New reports show that Marco Rubio has had more attack ads run against him in Iowa than any other candidate. Why is the guy in third place in Iowa, third place nationally, taking all of the hits? Because of Jeb(!). The vast majority of money spent on ads in Iowa is from Jeb(!). And since he's sliding further and further toward the edge of the stage, he somehow thinks Rubio is the one he needs to eliminate the most. Has it helped Jeb at all? Three months the RCP average for him in Iowa was 6.3% Now? it's 4.5%. Three months ago Rubio was 9.3% Now? he's at 11.4%. And he and Carson and Cruz and Trump all remain above Jeb.

Jeb had the money to take out the #1 guy. If he really wanted the job, he should have used all that money on Trump. But he didn't. He backed down in debates against him, and his attack dogs are going after other guys not in first place. Now he needs to realize he is not the candidate for the Republican Party in 2016 and shift the money elsewhere for the good of the country.

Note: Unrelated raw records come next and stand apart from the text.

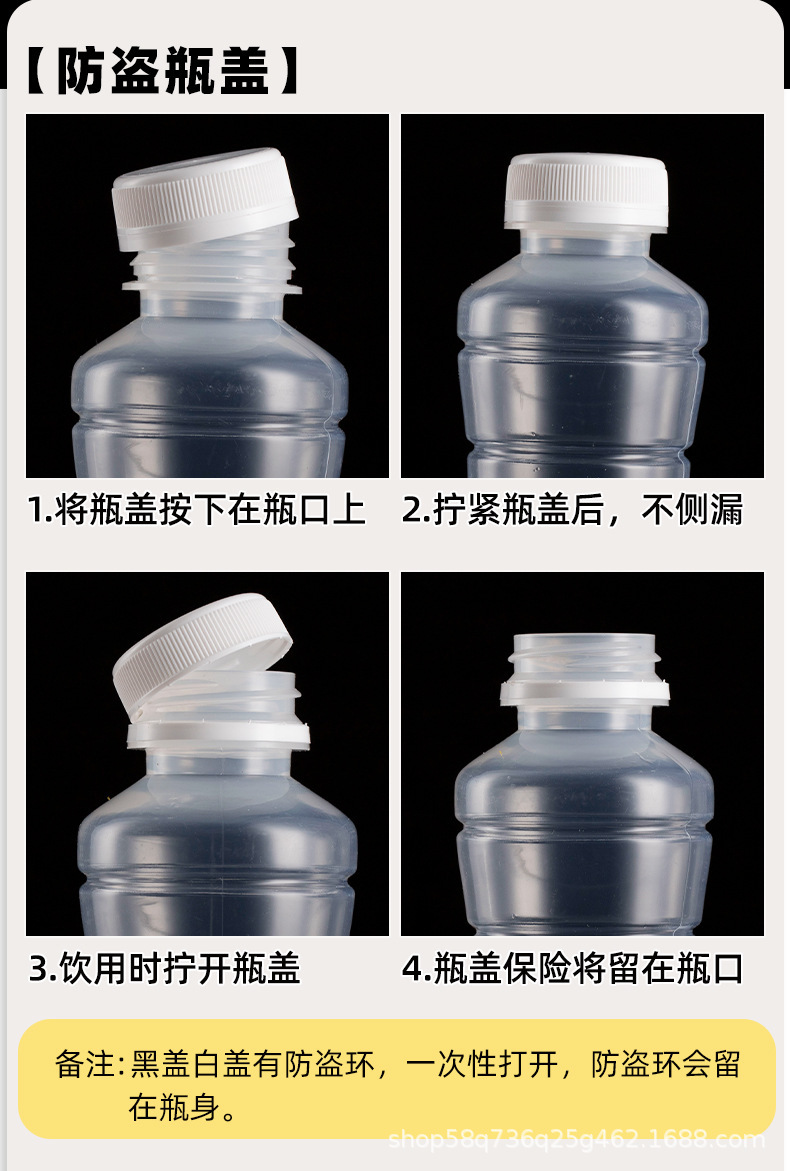 【防盗瓶盖】

1.将瓶盖按下在瓶口上

2.拧紧瓶盖后，不侧漏

3.饮用时拧开瓶盖

4.瓶盖保险将留在瓶口

备注：黑盖白盖有防盗环，一次性打开，防盗环会留在瓶身。

shop58q736q25g462.1688.com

3. MARCO RUBIO - He's been my top guy. I haven't liked his increased emphasis on fear, i.e. expand the powers of the NSA and doubling down on the Patriot Act. I like that he's come out in favor of Congressional term limits, and I like most elements of his tax plan. I think he'd be the perfect contrast to Hillary Clinton. She's about the past; he's about the future.

2. TED CRUZ - There's a reason he's the only senator running for president who has yet to be endorsed by another senator. Just about everyone who's worked with him does not like him. I think that matters. He rubs so many people wrong that even his alleged allies, fellow Republicans, are not going to go along with anything he does that they don't like. Over the decades, Senators and Representatives of the party in power in the White House have signed on to things they might not like, but they wnt to support their party, support their president. Cruz would inspire no such loyalty from Republicans, and forget any Democrat compromising with him. I think his televangelist style just comes across as too phony. I would like Cruz to be likeable, but he's not.

1. DONALD TRUMP - The last time I took the ISideWith quiz, the only Republican candidate I agreed with less than Trump was Santorum. Donald Trump is an entertaining guy, he's an off-the-cuff guy, he's a confident strongman. But he can change his mind on a whim. In fact I was watching Jessica Jones on Netflix, and Kilgrave (David Tennant) had this line that instantly jumped out to me as Trump's philosophy. "I'm a man of my word, unless I change my mind." Trump likes to win. If he wins, once he won, what would he really do? No one knows. And with all of his disparaging remarks against Mexicans, women, take your pick, he'd destroy the Republican party.

So this would be my voting preference:

1. Rubio
2. Kasich
3. Brokered convention for Romney
4. Paul
5. Fiorina
6. Christie
7. Carson
8. 3rd party
9. Oh, Bloomberg's running? 4th party.